Print each record exactly, with no word added or removed.

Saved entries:
-- Opening Marker --
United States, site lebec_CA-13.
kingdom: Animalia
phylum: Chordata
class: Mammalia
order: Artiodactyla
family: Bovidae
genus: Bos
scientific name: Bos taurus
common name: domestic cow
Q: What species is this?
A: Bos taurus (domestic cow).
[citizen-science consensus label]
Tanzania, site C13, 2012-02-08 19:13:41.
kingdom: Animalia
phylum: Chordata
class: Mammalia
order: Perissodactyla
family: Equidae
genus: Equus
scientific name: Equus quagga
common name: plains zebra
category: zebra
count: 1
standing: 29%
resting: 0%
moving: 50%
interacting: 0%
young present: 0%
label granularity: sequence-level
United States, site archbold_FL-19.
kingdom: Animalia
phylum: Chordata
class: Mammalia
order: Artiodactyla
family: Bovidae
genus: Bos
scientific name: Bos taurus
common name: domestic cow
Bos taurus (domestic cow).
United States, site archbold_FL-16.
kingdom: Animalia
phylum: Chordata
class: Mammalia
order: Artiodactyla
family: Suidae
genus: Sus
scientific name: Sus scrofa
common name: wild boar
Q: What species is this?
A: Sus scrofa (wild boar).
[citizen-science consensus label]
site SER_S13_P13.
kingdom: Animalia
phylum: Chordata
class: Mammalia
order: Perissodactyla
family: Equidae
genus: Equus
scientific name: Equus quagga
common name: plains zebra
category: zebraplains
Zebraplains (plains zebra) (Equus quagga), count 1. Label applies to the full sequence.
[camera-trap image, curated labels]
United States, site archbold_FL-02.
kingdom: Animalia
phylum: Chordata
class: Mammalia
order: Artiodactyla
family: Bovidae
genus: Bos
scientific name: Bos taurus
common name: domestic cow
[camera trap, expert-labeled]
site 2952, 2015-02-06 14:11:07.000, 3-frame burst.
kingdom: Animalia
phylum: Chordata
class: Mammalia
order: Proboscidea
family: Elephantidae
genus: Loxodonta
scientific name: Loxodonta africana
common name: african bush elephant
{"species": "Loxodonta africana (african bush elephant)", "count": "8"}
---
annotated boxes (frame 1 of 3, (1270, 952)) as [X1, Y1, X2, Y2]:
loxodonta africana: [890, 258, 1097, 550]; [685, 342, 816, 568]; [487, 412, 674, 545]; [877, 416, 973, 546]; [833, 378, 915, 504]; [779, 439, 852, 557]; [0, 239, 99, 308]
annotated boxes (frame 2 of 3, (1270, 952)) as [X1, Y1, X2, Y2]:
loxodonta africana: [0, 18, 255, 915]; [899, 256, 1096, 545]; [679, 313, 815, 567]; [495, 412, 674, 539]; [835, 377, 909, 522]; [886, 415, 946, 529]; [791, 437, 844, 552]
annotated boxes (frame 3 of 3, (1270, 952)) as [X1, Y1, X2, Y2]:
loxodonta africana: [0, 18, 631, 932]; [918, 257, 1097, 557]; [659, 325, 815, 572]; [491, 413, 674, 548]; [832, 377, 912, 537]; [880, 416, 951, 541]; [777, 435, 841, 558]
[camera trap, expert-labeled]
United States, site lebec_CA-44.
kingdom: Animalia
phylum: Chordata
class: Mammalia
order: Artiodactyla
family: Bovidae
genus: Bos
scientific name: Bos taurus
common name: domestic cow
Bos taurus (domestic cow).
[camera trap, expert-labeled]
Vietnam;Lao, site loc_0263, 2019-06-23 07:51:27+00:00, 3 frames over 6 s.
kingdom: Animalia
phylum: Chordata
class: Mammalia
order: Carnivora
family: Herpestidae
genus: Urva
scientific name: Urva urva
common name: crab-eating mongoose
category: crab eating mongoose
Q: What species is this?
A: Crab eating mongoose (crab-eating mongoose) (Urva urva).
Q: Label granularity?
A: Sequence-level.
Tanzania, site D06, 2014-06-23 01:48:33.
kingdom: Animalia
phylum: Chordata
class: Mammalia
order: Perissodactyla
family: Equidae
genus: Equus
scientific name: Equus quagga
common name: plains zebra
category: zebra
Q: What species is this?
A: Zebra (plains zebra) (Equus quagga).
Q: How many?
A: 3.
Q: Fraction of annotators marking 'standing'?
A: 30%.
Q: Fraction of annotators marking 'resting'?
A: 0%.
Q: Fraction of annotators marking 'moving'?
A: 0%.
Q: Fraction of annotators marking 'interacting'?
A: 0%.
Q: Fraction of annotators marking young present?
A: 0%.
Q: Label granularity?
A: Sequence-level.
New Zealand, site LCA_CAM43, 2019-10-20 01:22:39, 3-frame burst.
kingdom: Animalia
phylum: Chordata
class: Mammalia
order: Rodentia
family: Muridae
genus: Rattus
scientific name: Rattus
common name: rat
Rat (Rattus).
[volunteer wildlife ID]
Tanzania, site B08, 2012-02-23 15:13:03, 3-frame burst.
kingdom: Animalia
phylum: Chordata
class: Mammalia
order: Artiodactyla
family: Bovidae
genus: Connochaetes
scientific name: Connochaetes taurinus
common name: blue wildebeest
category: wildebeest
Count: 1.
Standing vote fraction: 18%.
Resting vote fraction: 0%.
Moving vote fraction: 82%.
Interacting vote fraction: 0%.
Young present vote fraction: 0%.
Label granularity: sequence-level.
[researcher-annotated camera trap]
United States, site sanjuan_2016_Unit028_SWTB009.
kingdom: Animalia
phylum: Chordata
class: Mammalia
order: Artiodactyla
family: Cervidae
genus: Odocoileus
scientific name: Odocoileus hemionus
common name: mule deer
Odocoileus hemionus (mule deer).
-- Closing Marker --
*Task answer:*
United States, site lebec_CA-13.
kingdom: Animalia
phylum: Chordata
class: Mammalia
order: Artiodactyla
family: Bovidae
genus: Bos
scientific name: Bos taurus
common name: domestic cow
Q: What species is this?
A: Bos taurus (domestic cow).
[citizen-science consensus label]
Tanzania, site C13, 2012-02-08 19:13:41.
kingdom: Animalia
phylum: Chordata
class: Mammalia
order: Perissodactyla
family: Equidae
genus: Equus
scientific name: Equus quagga
common name: plains zebra
category: zebra
count: 1
standing: 29%
resting: 0%
moving: 50%
interacting: 0%
young present: 0%
label granularity: sequence-level
United States, site archbold_FL-19.
kingdom: Animalia
phylum: Chordata
class: Mammalia
order: Artiodactyla
family: Bovidae
genus: Bos
scientific name: Bos taurus
common name: domestic cow
Bos taurus (domestic cow).
United States, site archbold_FL-16.
kingdom: Animalia
phylum: Chordata
class: Mammalia
order: Artiodactyla
family: Suidae
genus: Sus
scientific name: Sus scrofa
common name: wild boar
Q: What species is this?
A: Sus scrofa (wild boar).
[citizen-science consensus label]
site SER_S13_P13.
kingdom: Animalia
phylum: Chordata
class: Mammalia
order: Perissodactyla
family: Equidae
genus: Equus
scientific name: Equus quagga
common name: plains zebra
category: zebraplains
Zebraplains (plains zebra) (Equus quagga), count 1. Label applies to the full sequence.
[camera-trap image, curated labels]
United States, site archbold_FL-02.
kingdom: Animalia
phylum: Chordata
class: Mammalia
order: Artiodactyla
family: Bovidae
genus: Bos
scientific name: Bos taurus
common name: domestic cow
[camera trap, expert-labeled]
site 2952, 2015-02-06 14:11:07.000, 3-frame burst.
kingdom: Animalia
phylum: Chordata
class: Mammalia
order: Proboscidea
family: Elephantidae
genus: Loxodonta
scientific name: Loxodonta africana
common name: african bush elephant
{"species": "Loxodonta africana (african bush elephant)", "count": "8"}
---
annotated boxes (frame 1 of 3, (1270, 952)) as [X1, Y1, X2, Y2]:
loxodonta africana: [890, 258, 1097, 550]; [685, 342, 816, 568]; [487, 412, 674, 545]; [877, 416, 973, 546]; [833, 378, 915, 504]; [779, 439, 852, 557]; [0, 239, 99, 308]
annotated boxes (frame 2 of 3, (1270, 952)) as [X1, Y1, X2, Y2]:
loxodonta africana: [0, 18, 255, 915]; [899, 256, 1096, 545]; [679, 313, 815, 567]; [495, 412, 674, 539]; [835, 377, 909, 522]; [886, 415, 946, 529]; [791, 437, 844, 552]
annotated boxes (frame 3 of 3, (1270, 952)) as [X1, Y1, X2, Y2]:
loxodonta africana: [0, 18, 631, 932]; [918, 257, 1097, 557]; [659, 325, 815, 572]; [491, 413, 674, 548]; [832, 377, 912, 537]; [880, 416, 951, 541]; [777, 435, 841, 558]
[camera trap, expert-labeled]
United States, site lebec_CA-44.
kingdom: Animalia
phylum: Chordata
class: Mammalia
order: Artiodactyla
family: Bovidae
genus: Bos
scientific name: Bos taurus
common name: domestic cow
Bos taurus (domestic cow).
[camera trap, expert-labeled]
Vietnam;Lao, site loc_0263, 2019-06-23 07:51:27+00:00, 3 frames over 6 s.
kingdom: Animalia
phylum: Chordata
class: Mammalia
order: Carnivora
family: Herpestidae
genus: Urva
scientific name: Urva urva
common name: crab-eating mongoose
category: crab eating mongoose
Q: What species is this?
A: Crab eating mongoose (crab-eating mongoose) (Urva urva).
Q: Label granularity?
A: Sequence-level.
Tanzania, site D06, 2014-06-23 01:48:33.
kingdom: Animalia
phylum: Chordata
class: Mammalia
order: Perissodactyla
family: Equidae
genus: Equus
scientific name: Equus quagga
common name: plains zebra
category: zebra
Q: What species is this?
A: Zebra (plains zebra) (Equus quagga).
Q: How many?
A: 3.
Q: Fraction of annotators marking 'standing'?
A: 30%.
Q: Fraction of annotators marking 'resting'?
A: 0%.
Q: Fraction of annotators marking 'moving'?
A: 0%.
Q: Fraction of annotators marking 'interacting'?
A: 0%.
Q: Fraction of annotators marking young present?
A: 0%.
Q: Label granularity?
A: Sequence-level.
New Zealand, site LCA_CAM43, 2019-10-20 01:22:39, 3-frame burst.
kingdom: Animalia
phylum: Chordata
class: Mammalia
order: Rodentia
family: Muridae
genus: Rattus
scientific name: Rattus
common name: rat
Rat (Rattus).
[volunteer wildlife ID]
Tanzania, site B08, 2012-02-23 15:13:03, 3-frame burst.
kingdom: Animalia
phylum: Chordata
class: Mammalia
order: Artiodactyla
family: Bovidae
genus: Connochaetes
scientific name: Connochaetes taurinus
common name: blue wildebeest
category: wildebeest
Count: 1.
Standing vote fraction: 18%.
Resting vote fraction: 0%.
Moving vote fraction: 82%.
Interacting vote fraction: 0%.
Young present vote fraction: 0%.
Label granularity: sequence-level.
[researcher-annotated camera trap]
United States, site sanjuan_2016_Unit028_SWTB009.
kingdom: Animalia
phylum: Chordata
class: Mammalia
order: Artiodactyla
family: Cervidae
genus: Odocoileus
scientific name: Odocoileus hemionus
common name: mule deer
Odocoileus hemionus (mule deer).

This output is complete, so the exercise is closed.